Japanese dancer, model, and actress (born 2000)

Aoi Yamada (山田 葵, Yamada Aoi, born June 24, 2000) is a Japanese dancer, model and actress based in Tokyo. Her dance form is inspired by expressionist and butoh movements. In 2021, Yamada performed at the closing ceremony of the 2020 Summer Olympics.

As an actress, Yamada has appeared in the television series First Love (2022) and in the Wim Wenders film Perfect Days (2023).

== Early life ==
Aoi Yamada was born on June 24, 2000 in Matsumoto, Nagano Prefecture, Japan. She was a shy and introverted child. Yamada became interested in dance and fashion at the age of five.

== Career ==
Yamada moved to Tokyo at age 15 to pursue a career as a dancer. She then started to model and perform in numerous music videos and stage performances, including at Baselworld in 2018 and 2019. Yamada has also performed at the Yokohama Sogo Museum of Art and for the Kanagawa Arts Theatre. During the closing ceremony of the 2020 Summer Olympics, held in Tokyo, Yamada danced a solo performance.

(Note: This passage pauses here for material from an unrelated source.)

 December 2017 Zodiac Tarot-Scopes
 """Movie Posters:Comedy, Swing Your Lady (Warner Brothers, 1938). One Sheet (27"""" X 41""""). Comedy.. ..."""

During the COVID-19 pandemic, Yamada went viral on social media for videos of herself dancing with vegetables. The videos brought her to the attention of fashion designer Stella McCartney, with whom she will collaborate frequently in the future. Yamada also modeled for Fred Perry, Lacoste, Rabanne, and Uniqlo. She has appeared in the magazines Numéro, Bella, Madame Figaro, CYAN and Rice.

Yamada made her acting debut in 2021 in a minor role in the Wowow drama FM 999: 999 Women's Songs. She subsequently acted in the short film Somewhere in the Snow and in the romantic TV series First Love. Yamada next appeared as Aya in the 2023 film by Wim Wenders, Perfect Days, opposite Koji Yakusho.

Yamada is part of the WACK unit AiNATOAOI alongside singer and idol Aina the End. The duo previously collaborated on the music video for "Red:birthmark". She also appeared in the music video for "Iranai" by Sakanaction.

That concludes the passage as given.